→ Источник
▼▼▼
Конев нам вручил и подарки: для Тито свой личный бинокль, а нам пистолеты – свой я хранил, пока его не конфисковали во время моего ареста в 1956 году.
На фронте было множество примеров личного геройства и непреодолимой стойкости и инициативы солдатских масс. Измученная лишениями, Россия была вся крайним напряжением и волей к конечной победе. В те дни Москва и мы вместе с нею по-детски радовались "салютам" – фейерверкам, приветствовавшим победы, за которыми стояли пожар и смерть, надежды и ожесточение. Это была и для югославских борцов радость среди горя, постигшего их землю. Как будто в Советском Союзе ничего и не было, кроме этого гигантского, самозабвенного напряжения безбрежной страны и многомиллионного народа. Я только это и видел, необъективно ставя знак равенства между патриотизмом русского народа и советской системой, потому что и я о ней мечтал, за нее боролся.
Было около пяти часов пополудни – я только что закончил доклад во Всеславянском комитете и начал отвечать на вопросы, – когда мне шепнули, что надо немедленно кончать, что есть важное и неотложное дело. Этому моему докладу придавали особое значение не только мы, югославские работники, но и советские – избранной публике меня представил помощник Молотова С. А. Лозовский. Проблема Югославии явно становилась все более неотложной и для союзников.
Я извинился – или кто-то извинился за меня – и с недосказанными мыслями меня вместе с генералом Терзичем вывели на улицу и усадили в чужой и довольно потрепанный автомобиль. Машина двинулась – и только тогда незнакомый полковник госбезопасности сообщил нам, что мы будем приняты Иосифом Виссарионовичем Сталиным. В то время наша миссия была перемещена на дачу в Серебряный Бор в предместье Москвы, и я, вспомнив о подарках для Сталина, с беспокойством подумал, что мы запоздаем, если поедем за ними так далеко. Но непогрешимая госбезопасность позаботилась и об этом – подарки лежали в машине возле полковника. Все, следовательно, было в порядке, даже наши формы: дней десять как мы уже облачились в новые, сшитые в советских мастерских. Надо было только не волноваться, слушать полковника и задавать как можно меньше вопросов.
Ко второму я уже привык. Но своего возбуждения я не мог перебороть – оно возникло из непостижимых глубин моего бытия, и я сам осознавал свою бледность и радостное, почти паническое беспокойство.
Но что могло быть более возвышенным и волнующим для коммуниста, прибывшего с войны, из революции?
Быть принятым у Сталина – это было наивысшим признанием героизма и страданий партизанских бойцов и нашего народа. Для тех, кто побывал в тюрьмах, участвовал в военной резне и пережил жестокие душевные переломы и борьбу против внутренних и внешних противников коммунизма, Сталин был чем-то большим, чем вождь в борьбе. Он был воплощением идеи, был претворен в коммунистических головах в чистую идею, а тем самым в нечто непогрешимое. Сталин был нынешней победной борьбой и грядущим братством человечества. Я знал, что только благодаря случайности именно я – первый югославский коммунист, которого он принимает. Но я ощущал гордость и радость, что об этой встрече смогу рассказать своим товарищам, а кое-что сообщить и югославским борцам.
▲▲▲
→ Данные
▼▼▼
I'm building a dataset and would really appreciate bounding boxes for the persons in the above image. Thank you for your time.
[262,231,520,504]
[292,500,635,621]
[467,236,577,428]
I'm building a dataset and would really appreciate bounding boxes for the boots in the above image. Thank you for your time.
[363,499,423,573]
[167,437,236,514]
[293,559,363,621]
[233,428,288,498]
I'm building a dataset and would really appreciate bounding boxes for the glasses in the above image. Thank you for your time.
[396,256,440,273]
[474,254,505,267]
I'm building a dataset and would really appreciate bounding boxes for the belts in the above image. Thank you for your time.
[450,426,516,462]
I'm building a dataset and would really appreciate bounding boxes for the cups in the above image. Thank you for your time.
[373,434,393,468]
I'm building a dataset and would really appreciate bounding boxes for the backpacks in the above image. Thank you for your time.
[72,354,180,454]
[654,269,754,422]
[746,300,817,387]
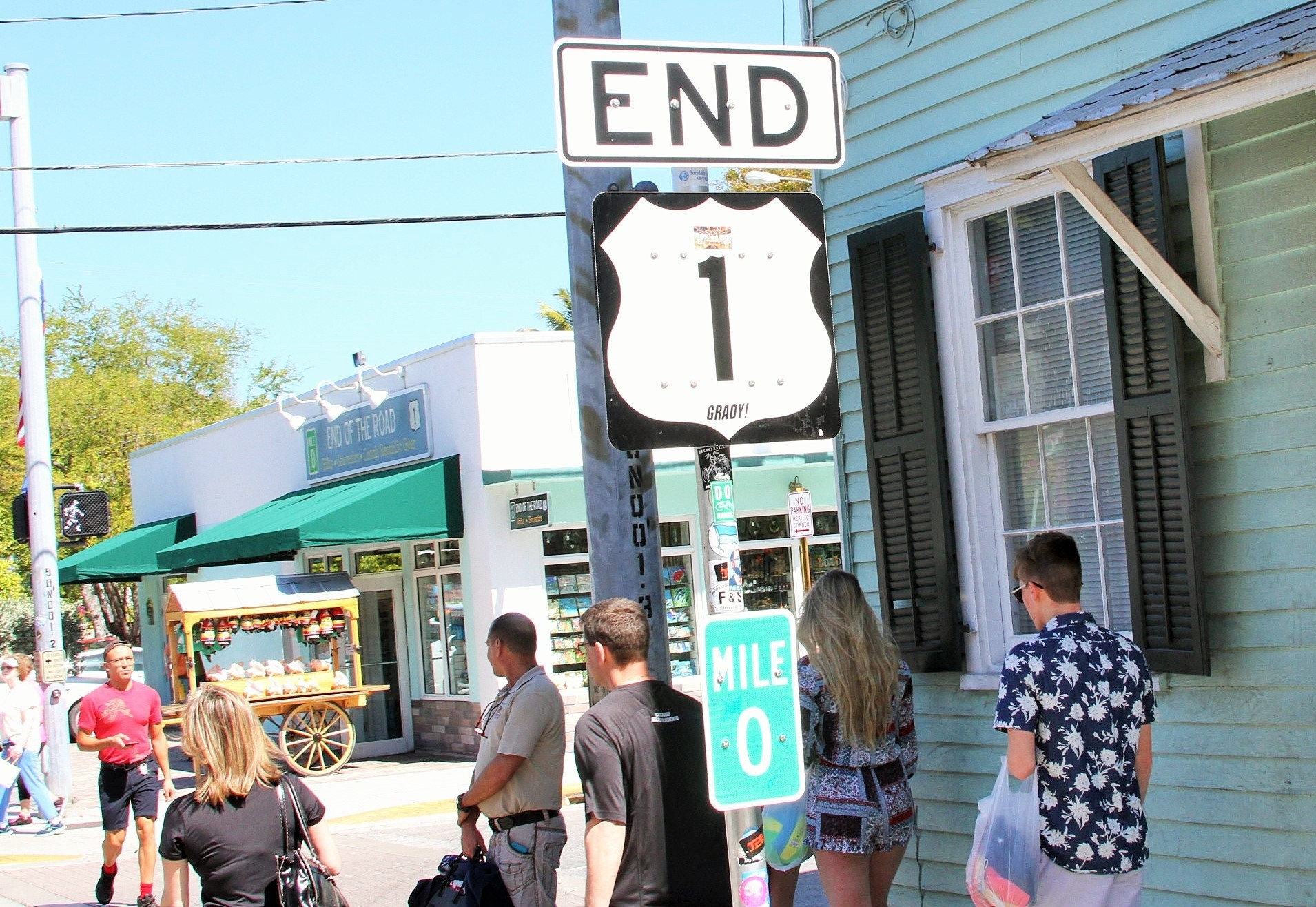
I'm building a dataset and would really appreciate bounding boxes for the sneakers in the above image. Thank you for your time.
[7,813,33,826]
[0,825,13,836]
[55,797,67,817]
[35,821,68,836]
[137,894,160,907]
[95,863,118,905]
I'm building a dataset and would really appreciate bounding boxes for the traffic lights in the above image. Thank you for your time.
[60,491,109,537]
[9,497,31,544]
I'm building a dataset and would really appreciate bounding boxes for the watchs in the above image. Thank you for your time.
[456,793,472,813]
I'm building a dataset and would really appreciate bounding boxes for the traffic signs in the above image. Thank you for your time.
[42,650,68,684]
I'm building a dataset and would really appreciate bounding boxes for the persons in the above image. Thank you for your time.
[456,612,567,907]
[766,860,800,907]
[574,598,733,907]
[158,682,350,907]
[0,653,70,839]
[797,569,918,907]
[76,640,175,907]
[965,532,1157,907]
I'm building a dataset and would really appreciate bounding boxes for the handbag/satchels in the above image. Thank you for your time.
[0,755,21,789]
[966,752,1042,907]
[762,761,815,872]
[408,846,513,907]
[275,774,349,907]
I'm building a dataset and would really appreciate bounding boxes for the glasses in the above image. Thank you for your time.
[578,642,603,655]
[109,658,135,665]
[1012,582,1084,603]
[474,700,501,739]
[0,667,13,670]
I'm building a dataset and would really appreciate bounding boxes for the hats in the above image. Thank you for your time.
[104,640,131,678]
[0,657,18,667]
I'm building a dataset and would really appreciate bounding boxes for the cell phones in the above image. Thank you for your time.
[511,842,529,854]
[126,741,140,745]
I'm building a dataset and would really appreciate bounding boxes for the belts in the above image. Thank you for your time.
[488,808,561,833]
[101,754,154,771]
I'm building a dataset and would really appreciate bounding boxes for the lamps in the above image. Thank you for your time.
[315,381,361,423]
[358,365,406,410]
[279,393,320,430]
[789,476,808,492]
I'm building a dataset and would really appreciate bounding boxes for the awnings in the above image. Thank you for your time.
[154,452,467,570]
[29,513,196,586]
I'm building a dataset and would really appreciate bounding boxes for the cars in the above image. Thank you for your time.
[61,647,145,738]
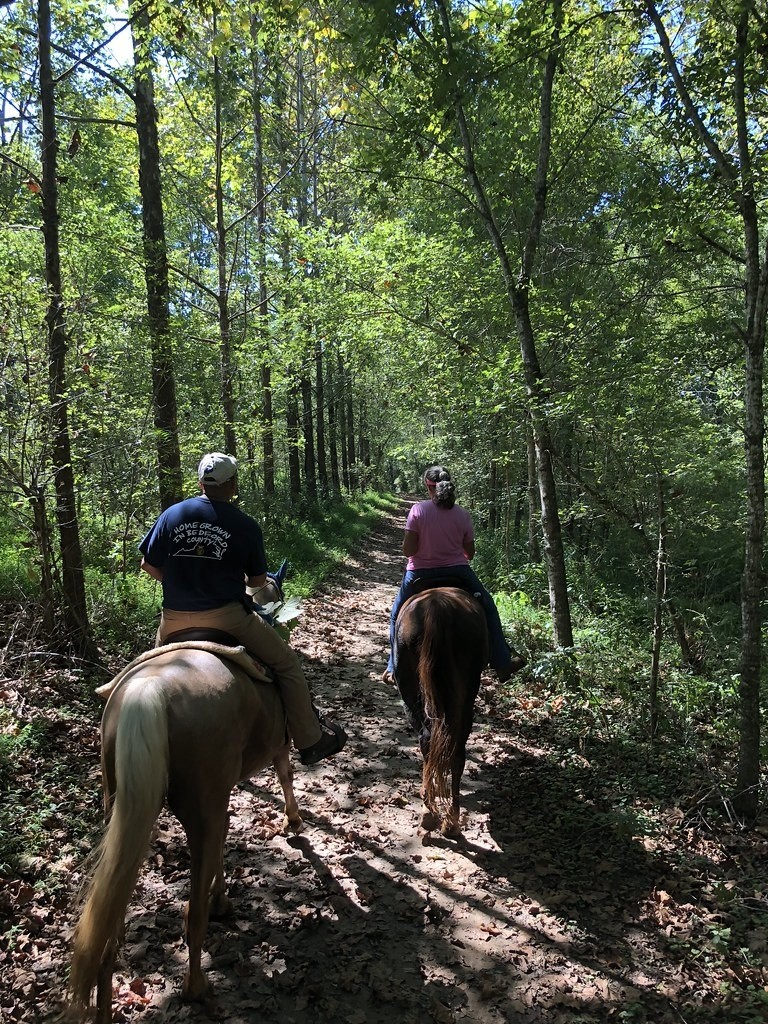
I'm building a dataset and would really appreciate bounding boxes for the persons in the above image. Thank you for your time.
[382,466,526,682]
[137,453,348,764]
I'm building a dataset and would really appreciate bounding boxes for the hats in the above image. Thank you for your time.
[198,452,238,485]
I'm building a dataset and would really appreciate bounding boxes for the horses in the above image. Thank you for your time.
[61,562,307,1024]
[389,587,485,843]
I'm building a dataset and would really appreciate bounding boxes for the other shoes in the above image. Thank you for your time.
[383,671,397,685]
[298,730,339,766]
[499,656,524,684]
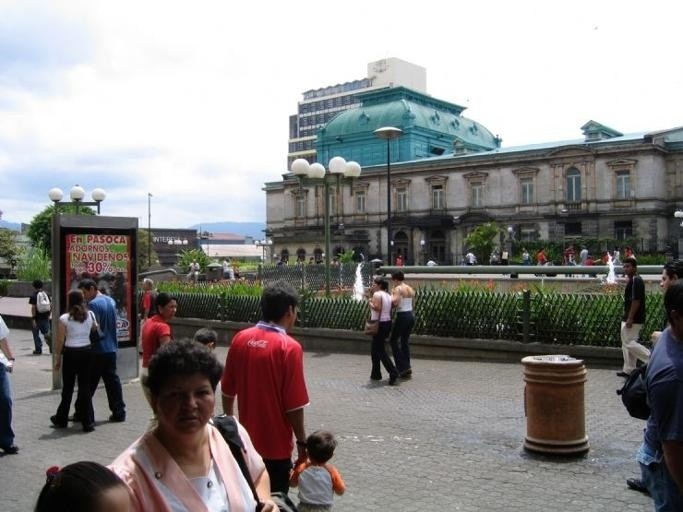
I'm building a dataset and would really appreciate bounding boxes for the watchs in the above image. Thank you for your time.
[296,439,307,448]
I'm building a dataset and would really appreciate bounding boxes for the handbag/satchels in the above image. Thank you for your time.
[255,490,299,512]
[364,320,379,335]
[621,363,652,420]
[90,325,104,342]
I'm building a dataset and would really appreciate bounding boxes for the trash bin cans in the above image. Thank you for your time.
[521,353,589,461]
[206,263,223,281]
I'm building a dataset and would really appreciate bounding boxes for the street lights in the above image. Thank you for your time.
[254,240,273,264]
[50,185,104,217]
[290,153,360,297]
[371,124,405,261]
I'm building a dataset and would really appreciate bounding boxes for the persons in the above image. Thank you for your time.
[221,257,235,280]
[290,429,344,511]
[184,259,200,286]
[387,271,415,378]
[34,461,131,512]
[394,255,405,267]
[366,277,399,384]
[426,258,438,266]
[230,257,240,278]
[465,250,477,266]
[106,337,279,512]
[636,278,683,511]
[139,278,178,420]
[268,255,343,268]
[614,258,653,377]
[625,258,683,493]
[220,282,309,495]
[29,280,53,354]
[0,314,18,455]
[195,328,217,351]
[488,243,638,279]
[50,278,126,432]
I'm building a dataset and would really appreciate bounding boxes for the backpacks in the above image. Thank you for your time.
[36,290,51,313]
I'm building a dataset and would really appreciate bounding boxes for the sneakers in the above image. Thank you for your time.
[33,350,42,355]
[371,374,382,380]
[616,372,630,378]
[50,414,96,432]
[627,478,643,492]
[388,368,412,386]
[0,444,19,455]
[109,413,126,422]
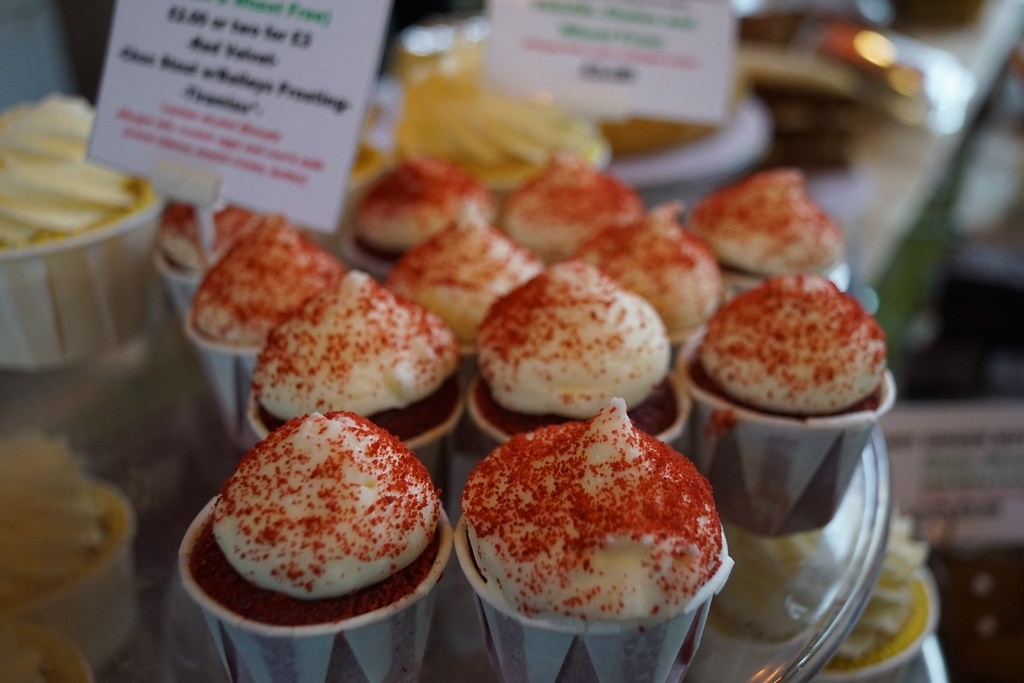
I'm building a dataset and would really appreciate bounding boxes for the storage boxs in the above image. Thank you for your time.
[881,245,1024,549]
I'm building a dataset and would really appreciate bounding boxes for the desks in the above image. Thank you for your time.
[778,1,1024,294]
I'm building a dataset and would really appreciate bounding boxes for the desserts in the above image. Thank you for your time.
[0,33,939,683]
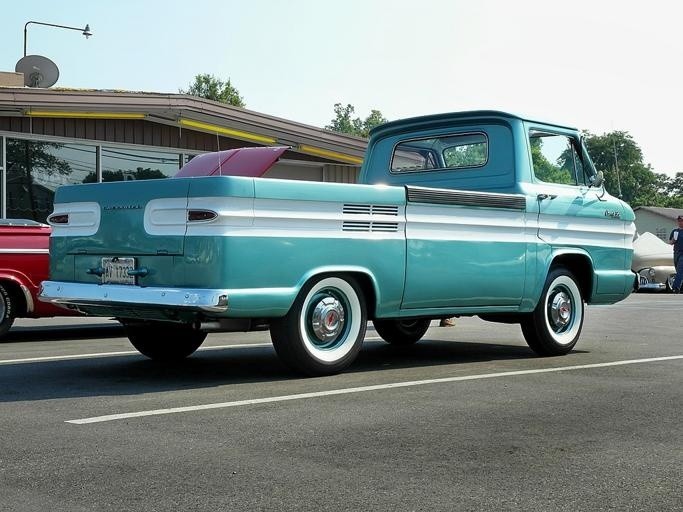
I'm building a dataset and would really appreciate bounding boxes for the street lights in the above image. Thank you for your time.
[24,20,93,58]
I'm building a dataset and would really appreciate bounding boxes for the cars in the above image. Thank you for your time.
[631,230,683,295]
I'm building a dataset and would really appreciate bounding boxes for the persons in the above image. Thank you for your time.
[439,318,457,327]
[668,214,683,294]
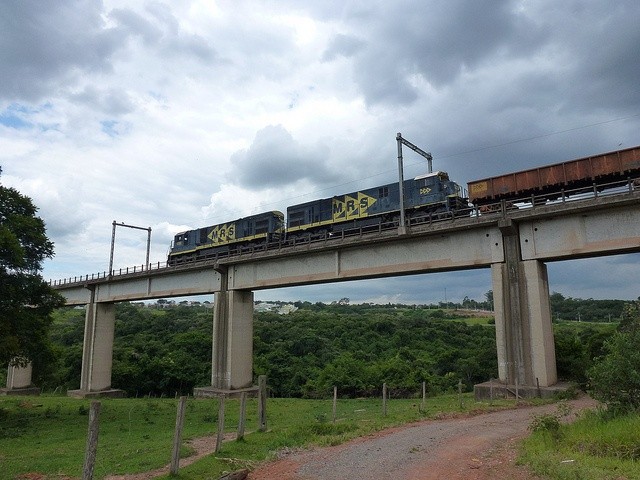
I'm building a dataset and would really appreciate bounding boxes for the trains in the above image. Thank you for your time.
[167,146,640,267]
▲▲▲
→ Задание
Согласуются ли с источником о приеме у Сталина эти утверждения: 1. Выступающего во Всеславянском комитете представил публике сам Молотов. 2. Подарки для Сталина уже находились в машине. 3. Новые формы были сшиты в советских мастерских? Для каждого ответьте «да» или «нет» и дословно приведите решающие слова источника. Отвечайте, опираясь только на источник.

→ Ответ
1. Нет: «избранной публике меня представил помощник Молотова С. А. Лозовский».
2. Да: «подарки лежали в машине возле полковника».
3. Да: «сшитые в советских мастерских».